Wed Jul 20 03:30 PM -- 05:30 PM (PDT) @ Hall E #930
Reinforcement learning (RL) has demonstrated remarkable achievements in simulated environments. However, carrying this success to real environments requires the important attribute of robustness, which the existing RL algorithms often lack as they assume that the future deployment environment is the same as the training environment (i.e. simulator) in which the policy is learned. This assumption often does not hold due to the discrepancy between the simulator and the real environment and, as a result, and hence renders the learned policy fragile when deployed.In this paper, we propose a novel distributionally robust $Q$-learning algorithm that learns the best policy in the worst distributional perturbation of the environment. Our algorithm first transforms the infinite-dimensional learning problem (since the environment MDP perturbation lies in an infinite-dimensional space) into a finite-dimensional dual problem and subsequently uses a multi-level Monte-Carlo scheme to approximate the dual value using samples from the simulator.

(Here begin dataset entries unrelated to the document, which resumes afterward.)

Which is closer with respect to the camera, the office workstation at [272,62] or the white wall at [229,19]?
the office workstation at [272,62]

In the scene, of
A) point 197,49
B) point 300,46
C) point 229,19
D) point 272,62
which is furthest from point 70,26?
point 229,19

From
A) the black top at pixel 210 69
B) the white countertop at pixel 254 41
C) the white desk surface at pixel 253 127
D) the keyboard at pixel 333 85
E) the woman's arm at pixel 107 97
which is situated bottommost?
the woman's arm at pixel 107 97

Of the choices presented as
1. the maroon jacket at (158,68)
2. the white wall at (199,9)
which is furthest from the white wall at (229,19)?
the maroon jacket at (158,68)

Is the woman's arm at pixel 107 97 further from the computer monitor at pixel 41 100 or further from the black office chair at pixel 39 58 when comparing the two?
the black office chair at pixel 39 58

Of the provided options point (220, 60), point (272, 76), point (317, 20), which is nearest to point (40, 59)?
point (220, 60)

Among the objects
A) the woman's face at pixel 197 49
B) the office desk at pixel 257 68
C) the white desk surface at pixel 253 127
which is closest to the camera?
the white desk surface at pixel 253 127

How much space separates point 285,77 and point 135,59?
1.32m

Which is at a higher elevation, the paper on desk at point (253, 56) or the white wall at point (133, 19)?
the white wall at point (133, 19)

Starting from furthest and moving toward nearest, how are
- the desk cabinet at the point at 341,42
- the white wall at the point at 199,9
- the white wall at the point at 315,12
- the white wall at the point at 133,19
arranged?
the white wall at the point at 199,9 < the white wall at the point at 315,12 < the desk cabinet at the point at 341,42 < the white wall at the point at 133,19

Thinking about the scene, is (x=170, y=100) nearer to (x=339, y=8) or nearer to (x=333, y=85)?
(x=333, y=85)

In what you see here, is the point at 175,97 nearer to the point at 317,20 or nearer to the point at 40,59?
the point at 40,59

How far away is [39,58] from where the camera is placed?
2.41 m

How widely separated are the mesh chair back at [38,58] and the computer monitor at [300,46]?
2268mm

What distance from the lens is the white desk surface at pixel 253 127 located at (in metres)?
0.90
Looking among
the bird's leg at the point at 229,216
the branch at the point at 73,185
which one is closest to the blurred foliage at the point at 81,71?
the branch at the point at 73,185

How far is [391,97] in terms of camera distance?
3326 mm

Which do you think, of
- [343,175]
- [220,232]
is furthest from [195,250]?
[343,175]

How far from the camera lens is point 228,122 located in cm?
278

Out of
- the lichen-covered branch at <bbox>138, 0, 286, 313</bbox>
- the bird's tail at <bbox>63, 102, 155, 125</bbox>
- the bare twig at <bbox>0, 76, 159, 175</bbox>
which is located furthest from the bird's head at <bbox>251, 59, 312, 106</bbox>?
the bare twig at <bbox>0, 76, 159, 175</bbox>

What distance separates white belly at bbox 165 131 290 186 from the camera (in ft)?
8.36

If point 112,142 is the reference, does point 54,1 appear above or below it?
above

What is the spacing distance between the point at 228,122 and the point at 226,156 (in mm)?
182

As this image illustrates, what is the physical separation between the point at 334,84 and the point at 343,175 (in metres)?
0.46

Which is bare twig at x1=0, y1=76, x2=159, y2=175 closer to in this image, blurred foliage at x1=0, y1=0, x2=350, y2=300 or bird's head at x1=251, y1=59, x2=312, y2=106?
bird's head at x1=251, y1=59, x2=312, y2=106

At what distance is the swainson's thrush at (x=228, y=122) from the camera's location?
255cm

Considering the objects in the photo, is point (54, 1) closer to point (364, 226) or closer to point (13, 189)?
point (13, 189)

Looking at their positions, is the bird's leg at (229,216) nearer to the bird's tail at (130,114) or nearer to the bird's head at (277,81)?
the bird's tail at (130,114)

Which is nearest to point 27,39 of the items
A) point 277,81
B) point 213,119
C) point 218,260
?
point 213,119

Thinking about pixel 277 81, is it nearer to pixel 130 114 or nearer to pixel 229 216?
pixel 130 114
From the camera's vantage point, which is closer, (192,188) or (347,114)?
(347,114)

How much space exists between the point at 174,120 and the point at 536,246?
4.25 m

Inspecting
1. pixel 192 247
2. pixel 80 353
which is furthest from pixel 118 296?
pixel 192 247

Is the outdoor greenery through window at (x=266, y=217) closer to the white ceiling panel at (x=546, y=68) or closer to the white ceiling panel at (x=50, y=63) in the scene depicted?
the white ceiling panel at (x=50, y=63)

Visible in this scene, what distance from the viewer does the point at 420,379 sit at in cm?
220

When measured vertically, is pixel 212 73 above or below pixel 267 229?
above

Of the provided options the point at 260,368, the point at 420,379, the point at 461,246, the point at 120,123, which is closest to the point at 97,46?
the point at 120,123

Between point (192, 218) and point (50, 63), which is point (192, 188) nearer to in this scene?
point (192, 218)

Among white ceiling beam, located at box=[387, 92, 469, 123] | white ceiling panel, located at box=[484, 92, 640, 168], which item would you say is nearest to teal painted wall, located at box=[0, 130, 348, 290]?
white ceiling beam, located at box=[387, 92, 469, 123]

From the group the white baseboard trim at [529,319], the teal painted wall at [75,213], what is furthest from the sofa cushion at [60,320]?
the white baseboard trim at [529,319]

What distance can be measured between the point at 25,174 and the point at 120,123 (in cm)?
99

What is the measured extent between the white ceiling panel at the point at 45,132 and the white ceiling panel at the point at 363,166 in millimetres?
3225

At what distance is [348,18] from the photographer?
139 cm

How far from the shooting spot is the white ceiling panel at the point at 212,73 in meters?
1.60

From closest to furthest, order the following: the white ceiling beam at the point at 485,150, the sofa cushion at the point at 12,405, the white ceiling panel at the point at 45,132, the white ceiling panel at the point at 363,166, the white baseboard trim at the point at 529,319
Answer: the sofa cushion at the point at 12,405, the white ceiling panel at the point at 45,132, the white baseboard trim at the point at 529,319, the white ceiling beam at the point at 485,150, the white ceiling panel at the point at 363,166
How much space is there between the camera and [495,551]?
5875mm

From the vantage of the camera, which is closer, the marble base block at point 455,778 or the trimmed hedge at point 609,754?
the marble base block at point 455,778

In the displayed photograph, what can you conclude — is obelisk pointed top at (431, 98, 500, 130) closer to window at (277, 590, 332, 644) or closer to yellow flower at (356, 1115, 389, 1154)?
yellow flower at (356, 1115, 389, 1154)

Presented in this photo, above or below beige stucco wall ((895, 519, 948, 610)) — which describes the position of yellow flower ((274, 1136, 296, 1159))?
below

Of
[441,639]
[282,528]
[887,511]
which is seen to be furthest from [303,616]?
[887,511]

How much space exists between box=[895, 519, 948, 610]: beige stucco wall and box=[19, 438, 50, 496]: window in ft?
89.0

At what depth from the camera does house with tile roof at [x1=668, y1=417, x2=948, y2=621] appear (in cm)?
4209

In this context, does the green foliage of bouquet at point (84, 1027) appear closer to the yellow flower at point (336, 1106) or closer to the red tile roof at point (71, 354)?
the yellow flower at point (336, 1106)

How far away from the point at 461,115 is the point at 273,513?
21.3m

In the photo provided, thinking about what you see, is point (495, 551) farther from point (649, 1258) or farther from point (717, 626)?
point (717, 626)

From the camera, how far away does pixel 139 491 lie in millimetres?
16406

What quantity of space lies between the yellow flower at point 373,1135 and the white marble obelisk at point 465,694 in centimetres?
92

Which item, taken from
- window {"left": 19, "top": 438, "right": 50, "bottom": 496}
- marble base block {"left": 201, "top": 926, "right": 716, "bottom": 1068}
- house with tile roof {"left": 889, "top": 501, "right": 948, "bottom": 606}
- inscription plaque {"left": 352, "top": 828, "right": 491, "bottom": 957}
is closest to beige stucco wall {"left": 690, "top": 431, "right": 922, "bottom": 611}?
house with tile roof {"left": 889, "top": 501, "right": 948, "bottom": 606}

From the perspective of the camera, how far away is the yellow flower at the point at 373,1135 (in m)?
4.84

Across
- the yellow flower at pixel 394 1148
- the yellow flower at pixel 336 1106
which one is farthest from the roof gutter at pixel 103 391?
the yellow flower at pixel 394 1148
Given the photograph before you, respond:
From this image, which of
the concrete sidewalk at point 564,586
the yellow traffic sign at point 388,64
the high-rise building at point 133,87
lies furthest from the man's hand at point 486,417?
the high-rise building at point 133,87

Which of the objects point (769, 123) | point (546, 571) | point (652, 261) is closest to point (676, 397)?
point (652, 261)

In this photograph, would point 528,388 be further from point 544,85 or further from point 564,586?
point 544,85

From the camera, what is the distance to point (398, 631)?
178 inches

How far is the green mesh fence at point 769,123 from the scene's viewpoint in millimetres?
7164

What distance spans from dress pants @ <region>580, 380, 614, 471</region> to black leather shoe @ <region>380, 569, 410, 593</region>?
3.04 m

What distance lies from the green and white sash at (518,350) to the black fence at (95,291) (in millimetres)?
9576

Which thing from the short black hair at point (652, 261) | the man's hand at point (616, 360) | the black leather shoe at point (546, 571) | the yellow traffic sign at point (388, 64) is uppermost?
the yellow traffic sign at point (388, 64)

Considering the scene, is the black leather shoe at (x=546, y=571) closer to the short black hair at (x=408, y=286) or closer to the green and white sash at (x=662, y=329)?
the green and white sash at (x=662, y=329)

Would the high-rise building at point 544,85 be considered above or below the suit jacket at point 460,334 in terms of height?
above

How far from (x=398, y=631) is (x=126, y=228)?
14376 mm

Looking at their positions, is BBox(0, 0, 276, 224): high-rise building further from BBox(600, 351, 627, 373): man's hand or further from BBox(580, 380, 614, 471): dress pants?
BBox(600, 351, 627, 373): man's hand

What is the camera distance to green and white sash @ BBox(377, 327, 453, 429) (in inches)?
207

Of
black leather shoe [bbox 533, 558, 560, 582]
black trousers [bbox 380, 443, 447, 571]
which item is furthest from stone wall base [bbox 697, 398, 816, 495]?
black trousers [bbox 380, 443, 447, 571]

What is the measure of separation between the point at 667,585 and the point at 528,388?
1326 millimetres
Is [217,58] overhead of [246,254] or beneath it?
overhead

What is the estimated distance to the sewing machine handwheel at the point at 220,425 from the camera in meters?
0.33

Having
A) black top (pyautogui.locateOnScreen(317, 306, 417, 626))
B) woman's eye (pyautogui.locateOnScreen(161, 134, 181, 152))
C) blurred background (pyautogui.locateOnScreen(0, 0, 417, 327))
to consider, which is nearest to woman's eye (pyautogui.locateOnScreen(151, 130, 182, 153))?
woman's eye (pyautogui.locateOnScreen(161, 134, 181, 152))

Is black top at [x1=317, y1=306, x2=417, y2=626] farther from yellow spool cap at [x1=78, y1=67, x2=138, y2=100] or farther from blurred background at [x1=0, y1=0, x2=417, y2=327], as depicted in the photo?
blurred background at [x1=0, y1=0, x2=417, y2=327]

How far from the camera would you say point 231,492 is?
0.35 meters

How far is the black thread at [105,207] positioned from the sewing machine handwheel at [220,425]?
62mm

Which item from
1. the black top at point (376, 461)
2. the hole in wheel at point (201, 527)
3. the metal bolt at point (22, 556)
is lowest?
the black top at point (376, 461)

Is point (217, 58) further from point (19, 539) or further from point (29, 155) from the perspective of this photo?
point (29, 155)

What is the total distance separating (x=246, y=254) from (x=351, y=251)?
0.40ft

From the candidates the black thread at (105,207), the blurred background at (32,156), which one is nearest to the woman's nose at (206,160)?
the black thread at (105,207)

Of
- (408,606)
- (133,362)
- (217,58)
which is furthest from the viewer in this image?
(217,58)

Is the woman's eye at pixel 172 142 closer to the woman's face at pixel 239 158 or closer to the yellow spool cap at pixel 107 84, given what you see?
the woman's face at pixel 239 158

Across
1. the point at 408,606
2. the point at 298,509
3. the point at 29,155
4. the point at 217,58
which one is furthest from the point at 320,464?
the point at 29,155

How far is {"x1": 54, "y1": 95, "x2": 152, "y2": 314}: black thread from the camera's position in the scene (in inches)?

Despite the complexity, we show that the resulting distributionally robust $Q$-learning algorithm asymptotically converges to optimal worst-case policy, thus making it robust to future environment changes. Simulation results further demonstrate its strong empirical robustness.

Author Information

Zijian Liu (Boston University)
Jerry Bai (Horizon Robotics)
Jose Blanchet (Stanford University)
Perry Dong (University of California, Berkeley)
Wei Xu (Horizon Robotics)
Zhengqing Zhou (Stanford University)
Zhengyuan Zhou (Arena Technologies)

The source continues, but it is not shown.